La cohabitation à l'épreuve

La course à l'Élysée est lancée. L'an 2000, année du nouveau millénaire et du siècle qui s'ouvre, aura été marqué en politique française par un net durcissement de la cohabitation. À deux ans de l'élection présidentielle, scrutin majeur de la vie démocratique du pays, les relations entre les deux têtes de l'exécutif se sont dégradées. Qu'il s'agisse de la réforme des Institutions, de la crise de la vache folle, du statut de la Corse ou des affaires politico-judiciaires, le président de la République et son Premier ministre socialiste se sont affrontés. Souvent. Et parfois durement.

Lionel Jospin et Jacques Chirac sont dans les starting-blocks. Mais si à gauche, les ambitions au sein de la majorité plurielle ne semblent pas en mesure d'inquiéter véritablement la légitimité de son champion, le Premier ministre, à droite, la donne semble plus précaire pour le chef de l'État.

À droite, un président contesté

Affaibli depuis la désastreuse dissolution de l'Assemblée nationale qu'il a provoquée, en 1997, mis en cause directement dans le financement occulte de son ancien parti le RPR (les révélations contenues dans la fameuse cassette Méry) et dans les emplois fictifs de la mairie de Paris, son ancien fief, Jacques Chirac est ouvertement contesté. Et son leadership sur l'opposition battu en brèche. Après Charles Pasqua, président du Rassemblement pour la France (RPF), François Bayrou, président de l'UDF, et Alain Madelin, président de Démocratie libérale, se sont déclarés candidats à l'Élysée, en 2002.
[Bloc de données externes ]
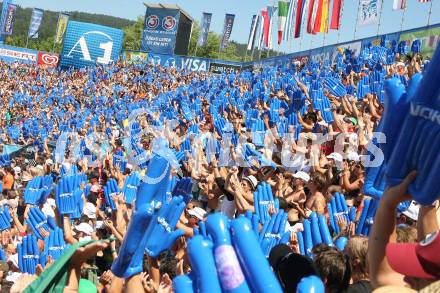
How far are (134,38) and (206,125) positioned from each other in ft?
208

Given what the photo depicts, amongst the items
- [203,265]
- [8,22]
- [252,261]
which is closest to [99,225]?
[203,265]

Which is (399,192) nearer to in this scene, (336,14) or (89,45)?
(336,14)

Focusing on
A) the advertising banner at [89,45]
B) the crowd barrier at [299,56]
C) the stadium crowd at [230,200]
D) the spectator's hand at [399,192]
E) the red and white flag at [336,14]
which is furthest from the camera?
the advertising banner at [89,45]

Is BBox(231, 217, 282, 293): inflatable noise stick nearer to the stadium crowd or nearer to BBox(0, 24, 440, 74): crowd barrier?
the stadium crowd

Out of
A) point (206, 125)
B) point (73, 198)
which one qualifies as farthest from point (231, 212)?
point (206, 125)

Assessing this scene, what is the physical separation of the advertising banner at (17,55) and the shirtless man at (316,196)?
3679 centimetres

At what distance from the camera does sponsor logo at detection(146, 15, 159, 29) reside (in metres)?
36.7

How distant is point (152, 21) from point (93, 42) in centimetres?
406

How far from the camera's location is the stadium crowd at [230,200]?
198 cm

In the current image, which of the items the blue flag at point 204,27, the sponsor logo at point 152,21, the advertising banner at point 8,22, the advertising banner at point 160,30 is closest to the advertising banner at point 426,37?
the advertising banner at point 160,30

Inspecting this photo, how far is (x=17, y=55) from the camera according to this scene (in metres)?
40.0

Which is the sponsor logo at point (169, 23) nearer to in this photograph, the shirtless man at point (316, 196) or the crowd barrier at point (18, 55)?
the crowd barrier at point (18, 55)

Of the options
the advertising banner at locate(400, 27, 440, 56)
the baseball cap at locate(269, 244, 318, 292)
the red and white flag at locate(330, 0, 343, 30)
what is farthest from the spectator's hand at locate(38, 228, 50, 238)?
the red and white flag at locate(330, 0, 343, 30)

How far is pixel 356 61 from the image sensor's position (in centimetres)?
1451
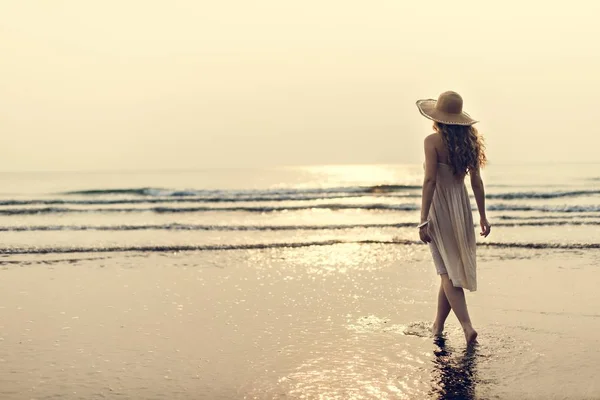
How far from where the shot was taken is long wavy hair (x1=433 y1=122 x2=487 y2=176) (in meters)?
5.64

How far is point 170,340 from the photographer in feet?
19.2

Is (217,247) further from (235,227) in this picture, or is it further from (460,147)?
(460,147)

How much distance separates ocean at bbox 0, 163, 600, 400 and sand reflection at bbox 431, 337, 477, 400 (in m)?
0.01

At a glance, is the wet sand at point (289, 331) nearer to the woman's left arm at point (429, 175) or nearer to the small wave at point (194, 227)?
the woman's left arm at point (429, 175)

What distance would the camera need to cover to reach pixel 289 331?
6148 millimetres

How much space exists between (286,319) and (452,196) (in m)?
2.02

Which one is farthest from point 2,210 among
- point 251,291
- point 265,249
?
point 251,291

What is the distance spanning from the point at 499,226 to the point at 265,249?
6.76 meters

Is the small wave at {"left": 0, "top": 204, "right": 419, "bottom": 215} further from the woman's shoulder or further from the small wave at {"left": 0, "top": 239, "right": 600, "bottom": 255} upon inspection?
the woman's shoulder

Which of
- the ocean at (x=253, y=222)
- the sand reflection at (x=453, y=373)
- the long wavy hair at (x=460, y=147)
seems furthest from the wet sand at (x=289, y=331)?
the ocean at (x=253, y=222)

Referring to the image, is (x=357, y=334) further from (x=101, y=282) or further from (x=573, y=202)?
(x=573, y=202)

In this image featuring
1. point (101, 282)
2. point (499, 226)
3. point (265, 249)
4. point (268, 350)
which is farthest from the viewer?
point (499, 226)

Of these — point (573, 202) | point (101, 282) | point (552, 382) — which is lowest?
point (552, 382)

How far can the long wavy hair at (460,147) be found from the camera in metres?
5.64
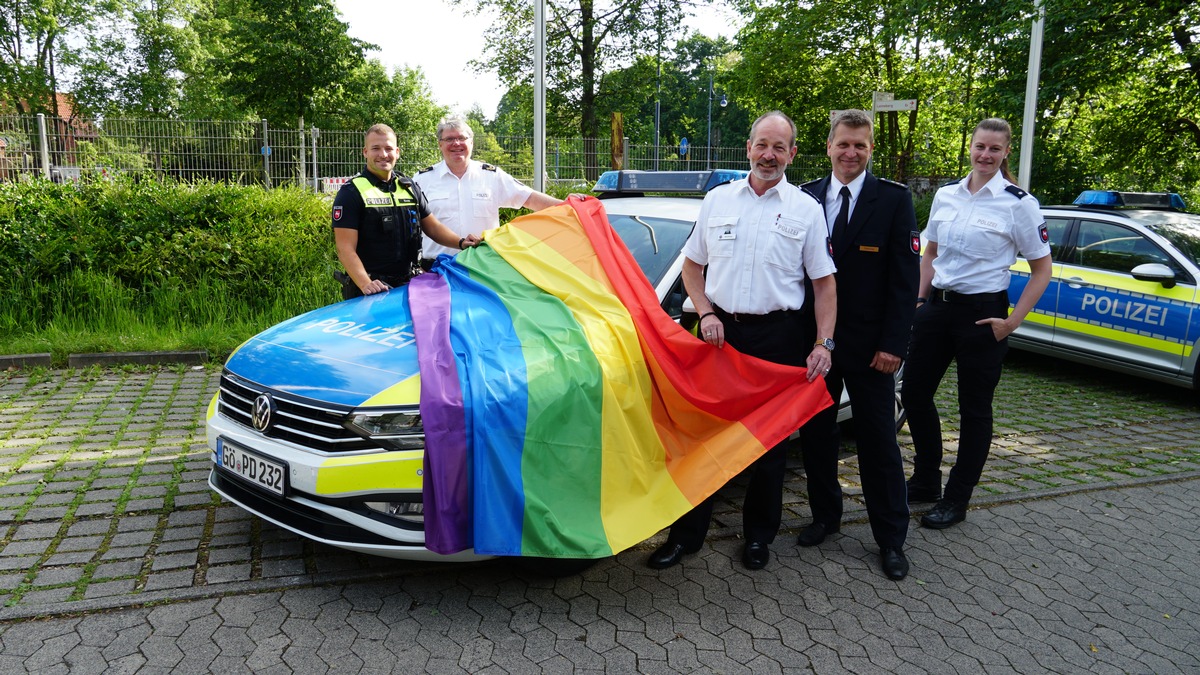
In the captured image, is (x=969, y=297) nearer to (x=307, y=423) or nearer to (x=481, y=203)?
(x=481, y=203)

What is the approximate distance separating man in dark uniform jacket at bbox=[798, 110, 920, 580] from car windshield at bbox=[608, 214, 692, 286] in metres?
0.91

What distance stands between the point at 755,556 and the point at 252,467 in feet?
7.44

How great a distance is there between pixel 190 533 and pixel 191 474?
860 millimetres

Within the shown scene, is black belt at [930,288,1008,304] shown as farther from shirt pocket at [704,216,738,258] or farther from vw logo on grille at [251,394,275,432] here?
vw logo on grille at [251,394,275,432]

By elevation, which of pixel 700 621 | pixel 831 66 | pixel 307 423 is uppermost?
pixel 831 66

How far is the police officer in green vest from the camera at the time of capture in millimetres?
4891

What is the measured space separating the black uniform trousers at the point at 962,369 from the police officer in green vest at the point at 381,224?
260 cm

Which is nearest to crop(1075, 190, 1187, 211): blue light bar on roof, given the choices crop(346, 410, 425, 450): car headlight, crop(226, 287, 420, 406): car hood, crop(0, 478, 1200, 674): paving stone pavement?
crop(0, 478, 1200, 674): paving stone pavement

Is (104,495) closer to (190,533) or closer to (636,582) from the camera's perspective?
(190,533)

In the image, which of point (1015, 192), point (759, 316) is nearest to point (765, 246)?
point (759, 316)

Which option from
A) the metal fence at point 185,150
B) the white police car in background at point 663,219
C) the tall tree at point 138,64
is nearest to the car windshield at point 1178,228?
the white police car in background at point 663,219

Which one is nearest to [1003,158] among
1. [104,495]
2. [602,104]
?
[104,495]

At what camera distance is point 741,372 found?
3.72m

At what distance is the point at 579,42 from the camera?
79.2 feet
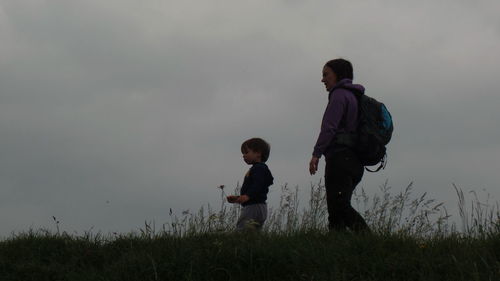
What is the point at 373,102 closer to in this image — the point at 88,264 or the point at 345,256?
the point at 345,256

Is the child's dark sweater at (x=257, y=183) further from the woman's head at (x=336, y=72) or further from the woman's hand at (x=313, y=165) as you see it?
the woman's head at (x=336, y=72)

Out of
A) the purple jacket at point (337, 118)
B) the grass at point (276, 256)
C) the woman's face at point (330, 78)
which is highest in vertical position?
the woman's face at point (330, 78)

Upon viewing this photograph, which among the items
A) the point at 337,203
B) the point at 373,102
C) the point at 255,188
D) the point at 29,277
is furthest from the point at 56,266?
the point at 373,102

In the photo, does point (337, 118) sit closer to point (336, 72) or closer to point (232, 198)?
point (336, 72)

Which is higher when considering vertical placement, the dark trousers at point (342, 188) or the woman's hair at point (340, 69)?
the woman's hair at point (340, 69)

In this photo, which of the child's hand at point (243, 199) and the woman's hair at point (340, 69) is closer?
the woman's hair at point (340, 69)

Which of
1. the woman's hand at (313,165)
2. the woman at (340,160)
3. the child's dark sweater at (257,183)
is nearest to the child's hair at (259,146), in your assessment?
the child's dark sweater at (257,183)

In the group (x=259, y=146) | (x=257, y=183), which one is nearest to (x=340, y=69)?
(x=259, y=146)

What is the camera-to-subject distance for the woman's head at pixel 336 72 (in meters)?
6.97

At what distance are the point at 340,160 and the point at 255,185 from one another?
1.32 metres

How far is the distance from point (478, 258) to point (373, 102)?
6.52 feet

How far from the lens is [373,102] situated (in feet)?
22.3

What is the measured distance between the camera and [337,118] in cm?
666

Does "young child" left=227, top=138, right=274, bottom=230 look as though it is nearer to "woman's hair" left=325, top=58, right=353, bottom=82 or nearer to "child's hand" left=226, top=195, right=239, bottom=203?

Et pas question pour le président de la République de tenter de trouver une quelconque aide auprès du RPR. Le mouvement gaulliste, en crise depuis la dissolution ratée et la brutale démission de Philippe Séguin, en 1999, n'arrive pas à surmonter ce double traumatisme. Un an après son élection, sa nouvelle présidente Michèle Alliot-Marie semble bien démunie. Tous les ténors, d'Alain Juppé à Édouard Balladur en passant par Nicolas Sarkozy, restent prudemment en retrait. Du moins en dehors. La prochaine municipale, en mars 2001, à la mairie de Paris contribue à la confusion dans la famille gaulliste. Exclu du parti, le maire sortant Jean Tiberi fait de la résistance et se maintient. Or le candidat officiel Philippe Séguin, député d'Épinal, peine pour imposer son style et rassembler la droite parisienne. Pour la première fois depuis 1977, année de la première élection de Jacques Chirac à l'Hôtel de Ville, la gauche se met à rêver. Et la majorité municipale à trembler.
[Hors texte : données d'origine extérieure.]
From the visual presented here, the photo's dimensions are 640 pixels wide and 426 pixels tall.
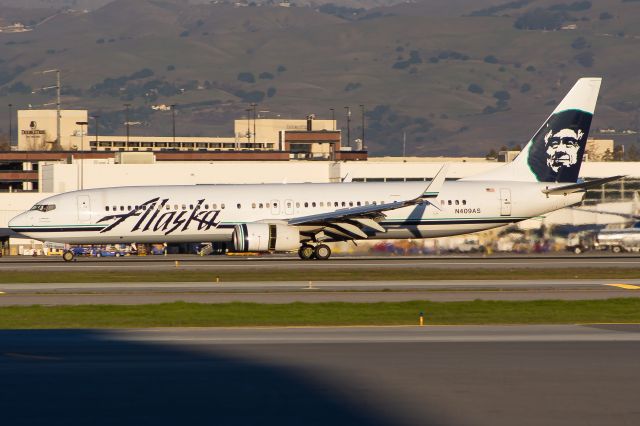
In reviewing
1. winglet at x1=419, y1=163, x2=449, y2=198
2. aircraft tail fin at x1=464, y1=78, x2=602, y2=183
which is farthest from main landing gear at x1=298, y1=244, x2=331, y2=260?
aircraft tail fin at x1=464, y1=78, x2=602, y2=183

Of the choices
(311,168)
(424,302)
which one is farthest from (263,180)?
(424,302)

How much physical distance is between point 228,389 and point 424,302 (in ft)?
60.7

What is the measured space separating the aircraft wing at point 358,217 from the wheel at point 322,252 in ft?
2.87

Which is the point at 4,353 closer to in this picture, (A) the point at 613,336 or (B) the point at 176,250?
(A) the point at 613,336

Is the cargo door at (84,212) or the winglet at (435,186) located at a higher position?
the winglet at (435,186)

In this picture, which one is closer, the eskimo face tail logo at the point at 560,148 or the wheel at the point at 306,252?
the wheel at the point at 306,252

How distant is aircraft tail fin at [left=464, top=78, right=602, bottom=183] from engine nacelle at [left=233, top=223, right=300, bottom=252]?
14.0 metres

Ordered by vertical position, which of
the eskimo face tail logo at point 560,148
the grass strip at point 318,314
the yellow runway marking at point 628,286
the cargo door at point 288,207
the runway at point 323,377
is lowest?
the runway at point 323,377

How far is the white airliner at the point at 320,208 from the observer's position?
63219mm

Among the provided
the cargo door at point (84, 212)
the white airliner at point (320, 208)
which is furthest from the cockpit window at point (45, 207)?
the cargo door at point (84, 212)

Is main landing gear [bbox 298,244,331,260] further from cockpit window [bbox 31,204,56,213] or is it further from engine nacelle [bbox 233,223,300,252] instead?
cockpit window [bbox 31,204,56,213]

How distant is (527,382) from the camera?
2348 cm

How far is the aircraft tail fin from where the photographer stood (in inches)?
2670

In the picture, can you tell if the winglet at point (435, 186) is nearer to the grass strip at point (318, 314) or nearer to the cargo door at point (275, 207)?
the cargo door at point (275, 207)
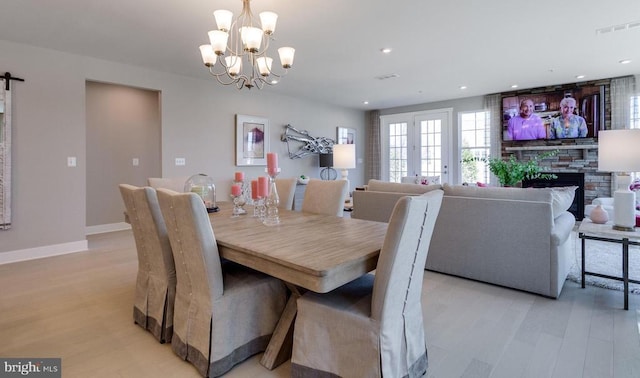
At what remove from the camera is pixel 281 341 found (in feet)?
5.91

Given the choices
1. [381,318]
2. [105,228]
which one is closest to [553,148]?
[381,318]

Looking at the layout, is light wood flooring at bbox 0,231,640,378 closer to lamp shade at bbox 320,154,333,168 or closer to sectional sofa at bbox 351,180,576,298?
sectional sofa at bbox 351,180,576,298

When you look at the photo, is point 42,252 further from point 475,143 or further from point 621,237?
point 475,143

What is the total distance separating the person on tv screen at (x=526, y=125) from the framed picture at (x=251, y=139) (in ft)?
15.8

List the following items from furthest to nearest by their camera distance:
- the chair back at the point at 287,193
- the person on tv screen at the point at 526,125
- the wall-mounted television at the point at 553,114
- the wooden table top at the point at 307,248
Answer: the person on tv screen at the point at 526,125
the wall-mounted television at the point at 553,114
the chair back at the point at 287,193
the wooden table top at the point at 307,248

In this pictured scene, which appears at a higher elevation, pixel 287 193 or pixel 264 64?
pixel 264 64

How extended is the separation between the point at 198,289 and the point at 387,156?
7227mm

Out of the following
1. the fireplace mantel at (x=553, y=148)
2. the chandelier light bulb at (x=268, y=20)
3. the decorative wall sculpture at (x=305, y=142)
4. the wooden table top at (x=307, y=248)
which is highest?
the chandelier light bulb at (x=268, y=20)

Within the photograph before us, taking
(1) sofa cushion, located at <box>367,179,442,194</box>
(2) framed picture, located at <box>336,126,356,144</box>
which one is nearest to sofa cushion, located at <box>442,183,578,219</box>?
(1) sofa cushion, located at <box>367,179,442,194</box>

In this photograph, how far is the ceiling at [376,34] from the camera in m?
2.98

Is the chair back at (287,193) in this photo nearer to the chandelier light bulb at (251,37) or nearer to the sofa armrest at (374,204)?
the sofa armrest at (374,204)

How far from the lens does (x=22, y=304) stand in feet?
8.51

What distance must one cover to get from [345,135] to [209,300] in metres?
6.74

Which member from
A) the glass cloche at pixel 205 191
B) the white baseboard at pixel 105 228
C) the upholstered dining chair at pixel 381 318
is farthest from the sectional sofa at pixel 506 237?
the white baseboard at pixel 105 228
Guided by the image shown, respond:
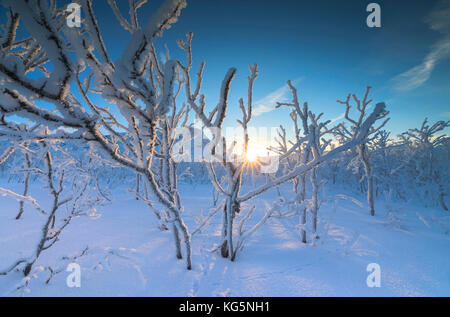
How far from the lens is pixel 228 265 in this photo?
9.68 ft

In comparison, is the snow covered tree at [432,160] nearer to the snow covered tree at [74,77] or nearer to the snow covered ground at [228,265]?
the snow covered ground at [228,265]

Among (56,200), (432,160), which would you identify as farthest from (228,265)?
(432,160)

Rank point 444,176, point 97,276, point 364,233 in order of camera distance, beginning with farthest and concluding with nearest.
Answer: point 444,176
point 364,233
point 97,276

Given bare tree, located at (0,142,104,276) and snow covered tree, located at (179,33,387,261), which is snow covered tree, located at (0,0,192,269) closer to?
snow covered tree, located at (179,33,387,261)

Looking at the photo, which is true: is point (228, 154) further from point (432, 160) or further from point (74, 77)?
point (432, 160)

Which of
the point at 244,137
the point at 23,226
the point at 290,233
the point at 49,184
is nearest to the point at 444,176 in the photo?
the point at 290,233

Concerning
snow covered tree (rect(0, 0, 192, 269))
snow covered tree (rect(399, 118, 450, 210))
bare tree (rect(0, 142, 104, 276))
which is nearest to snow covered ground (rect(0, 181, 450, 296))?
bare tree (rect(0, 142, 104, 276))

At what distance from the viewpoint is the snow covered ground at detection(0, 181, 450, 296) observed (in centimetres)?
232

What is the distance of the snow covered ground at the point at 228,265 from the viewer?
232 cm

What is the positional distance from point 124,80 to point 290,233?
5967 millimetres

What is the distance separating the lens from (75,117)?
44.3 inches

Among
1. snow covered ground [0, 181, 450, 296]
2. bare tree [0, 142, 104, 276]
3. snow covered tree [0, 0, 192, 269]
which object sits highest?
snow covered tree [0, 0, 192, 269]

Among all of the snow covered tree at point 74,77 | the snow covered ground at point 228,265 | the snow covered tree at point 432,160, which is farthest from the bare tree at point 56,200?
the snow covered tree at point 432,160
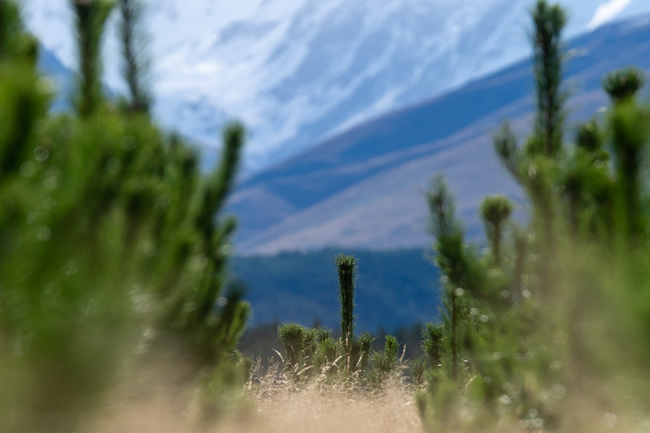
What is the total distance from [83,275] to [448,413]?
2788mm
À gauche, l'usure du pouvoir

Certes, après trois ans et demi de cohabitation, Lionel Jospin n'est pas non plus indemne. Exposé en première ligne, il connaît lui aussi l'usure du pouvoir. Sa « dream-team », comme était surnommée son équipe gouvernementale initiale de 1997, a vécu. Après le départ, en 1999, de son puissant et populaire ministre de l'Économie, Dominique Strauss-Kahn, mis en examen dans différentes affaires dont celle de la Mnef, d'autres poids lourds ont dû (ou ont voulu) partir. En mars, sous la pression des enseignants, Jospin a dû se séparer de son ami de toujours, Claude Allègre, encombrant ministre de l'Éducation. Et du pâle successeur de « DSK » à Bercy, Christian Sautter, incapable, face aux syndicats maison, d'imposer la réforme attendue de sa tentaculaire administration. Des mitterrandistes « historiques » font alors leur entrée dans le gouvernement de celui qui réclamait un « droit d'inventaire » sur le bilan de l'ancien président socialiste. D'abord, le rival de toujours, Laurent Fabius. Il investit le ministère de l'Économie et des Finances. Ensuite, Jack Lang. Il joue, avec bonheur, les casques bleus à l'Éducation nationale en ne bousculant pas, comme son prédécesseur, le « Mammouth ».

Mais pour le Premier ministre, l'hémorragie gouvernementale ne s'arrête pas là. En août, en désaccord avec les accords dit « de Matignon » sur le nouveau statut de la Corse, accordant à terme à l'île une plus large autonomie, le bouillonnant et très républicain Jean-Pierre Chevènement claque la porte avec fracas. Il est remplacé par Daniel Vaillant au ministère de l'Intérieur. L'homme est sûr. Mais nettement moins charismatique que son prédécesseur.